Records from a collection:
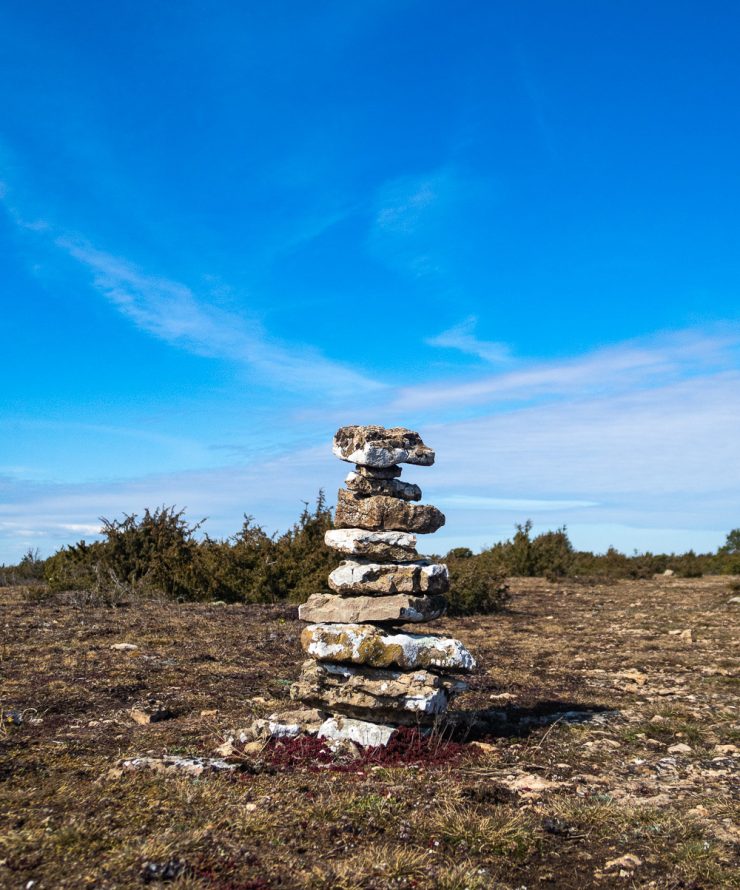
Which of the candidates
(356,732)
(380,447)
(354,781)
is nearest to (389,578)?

==

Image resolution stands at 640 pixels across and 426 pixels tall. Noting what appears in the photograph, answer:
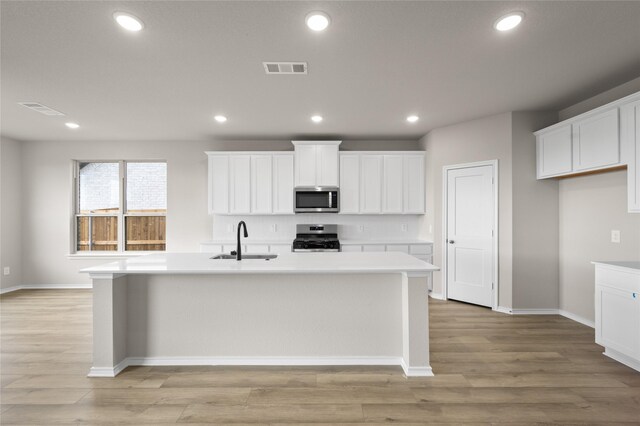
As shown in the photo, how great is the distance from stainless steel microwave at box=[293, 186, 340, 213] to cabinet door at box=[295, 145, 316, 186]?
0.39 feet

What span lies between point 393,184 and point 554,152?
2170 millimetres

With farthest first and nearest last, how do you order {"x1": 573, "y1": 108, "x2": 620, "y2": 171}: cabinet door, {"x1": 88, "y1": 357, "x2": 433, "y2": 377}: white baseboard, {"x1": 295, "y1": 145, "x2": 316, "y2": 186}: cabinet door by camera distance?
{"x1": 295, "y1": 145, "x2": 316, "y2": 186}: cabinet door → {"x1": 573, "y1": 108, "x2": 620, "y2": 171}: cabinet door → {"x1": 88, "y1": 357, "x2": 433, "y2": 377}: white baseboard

- Exercise directions: Rewrite the part of the material that opens with the line containing "Which of the candidates" and closes with the line containing "is nearest to (389,578)?", putting "options" in place of "candidates" and leaving everything else unchanged. Give only those lines.

- Answer to the problem:
Which of the options
(356,732)
(380,447)
(354,781)
is nearest to (389,578)?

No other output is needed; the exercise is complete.